Image-caption web data —
════════════════
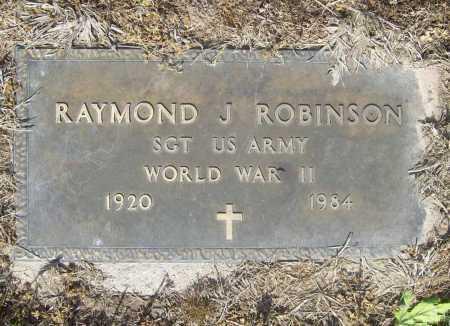 ROBINSON (VETERAN WWII), RAYMOND J - Benton County, Arkansas | RAYMOND J ROBINSON (VETERAN WWII) - Arkansas Gravestone Photos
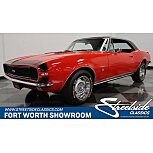 1967 Chevrolet Camaro for sale 101589725
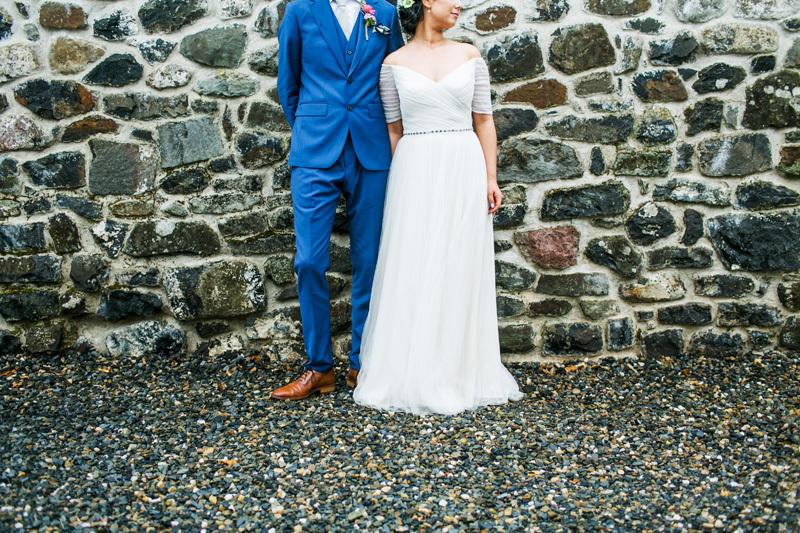 Wedding Venue Limepark Arts And Cottages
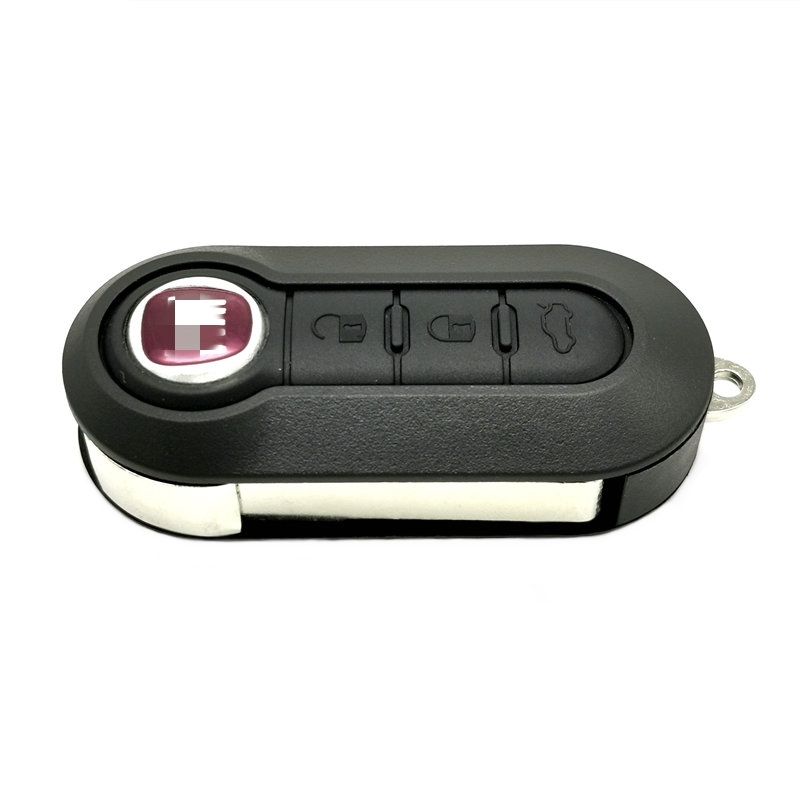 Чехол Datong World корпус автомобильного ключа дистанционного управления для Fiat 500 Panda Punto Bravo Stilo Ducato Citroen Jumper Peugeot Boxer SIP22 Flip Key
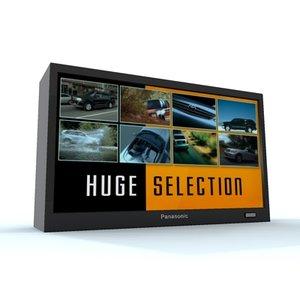 video monitor widescreen 3d model
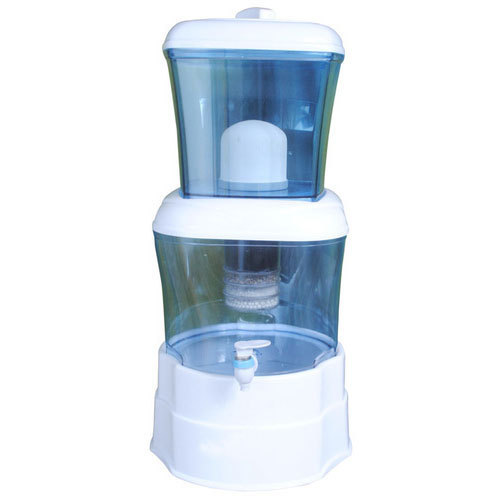 Installation manual of diy reverse osmosis water filter system to.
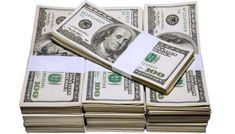learn how to make money online and start making money on the spot from the first moment.marketing needs the smarter not the harder Money Bill, My Money, Make Money From Home, Way To Make Money, Make Money Online, How To Make, Extra Money, Money Clipart, Money Stacks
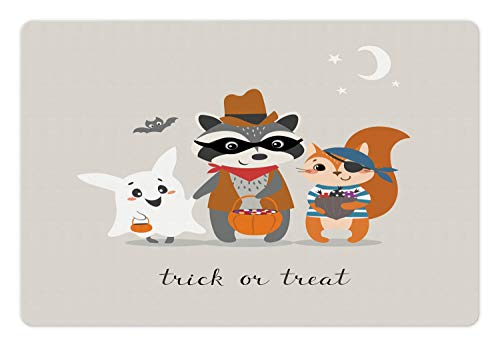 Ambesonne Ghost Pet Mat for Food and Water, Trick or Treat Quote with Happy Forest Animals on Halloween Costumes Moon and Stars, Rectangle Non-Slip Rubber Mat for Dogs and Cats, -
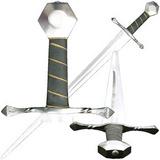 Espada Singela Gótica, de luxo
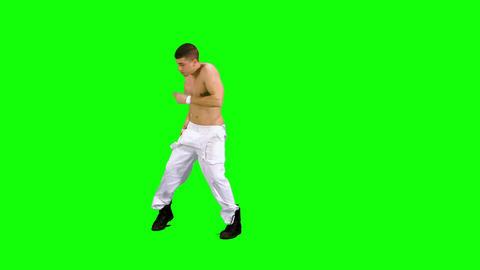 Dancer Stock Video Footage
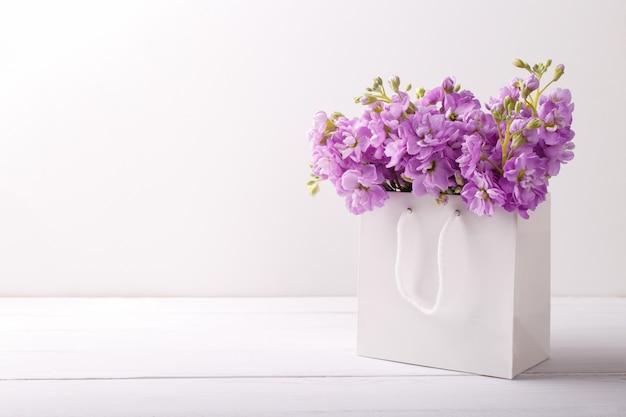 Сиреневые цветы матиолы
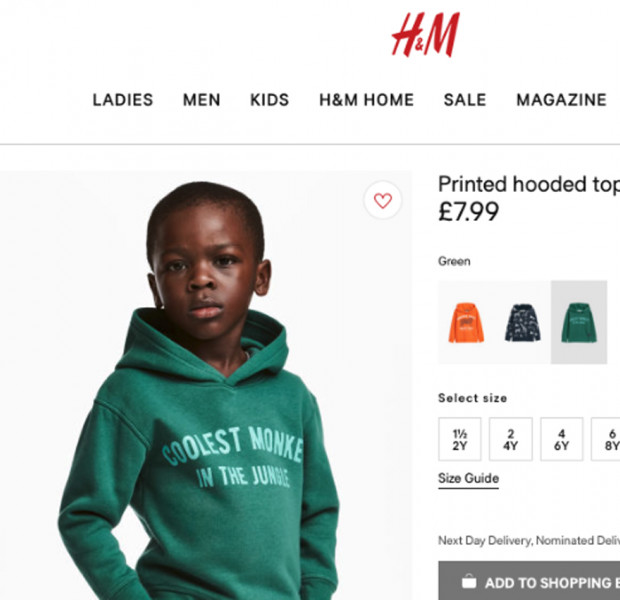 H&M removes black boy in 'monkey' ad tagged as racist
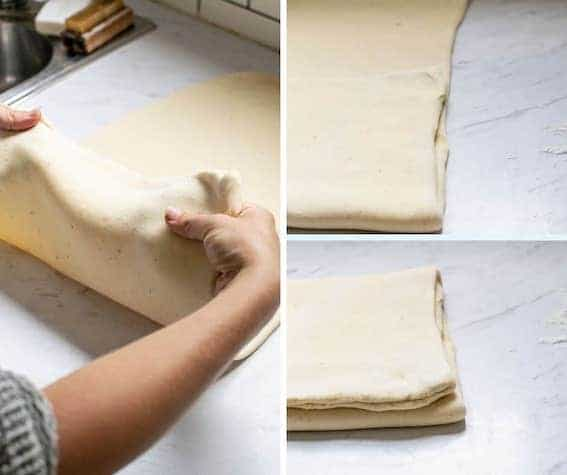 3 picture of dough being folded like a pamphlet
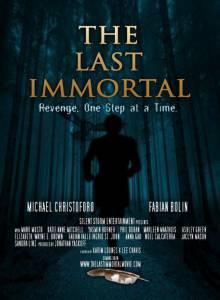 The Last Immortal / The Last Immortal (2016)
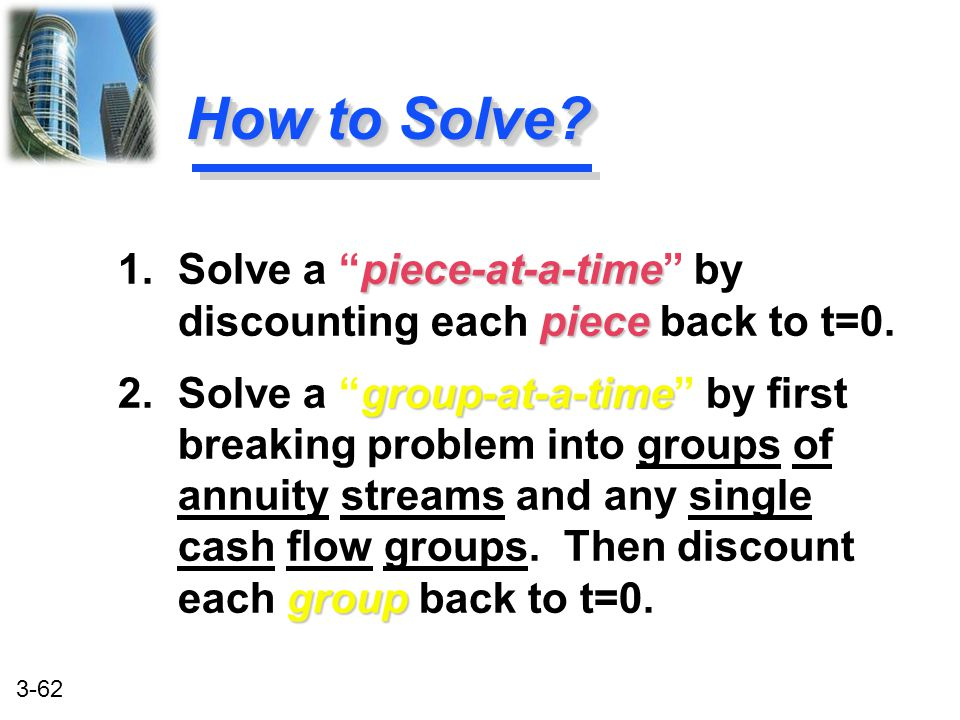 How to Solve 1. Solve a piece-at-a-time by discounting each piece back to t=0.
════════════════
PROBLEM — Using the data above, give again exactly the lines starting at the one holding "Ambesonne Ghost Pet" and ending at the one holding "Сиреневые цветы матиолы", inclusive, and nothing more. Omit the pictures.

ANSWER TO THE PROBLEM —
 Ambesonne Ghost Pet Mat for Food and Water, Trick or Treat Quote with Happy Forest Animals on Halloween Costumes Moon and Stars, Rectangle Non-Slip Rubber Mat for Dogs and Cats, -
 Espada Singela Gótica, de luxo
 Dancer Stock Video Footage
 Сиреневые цветы матиолы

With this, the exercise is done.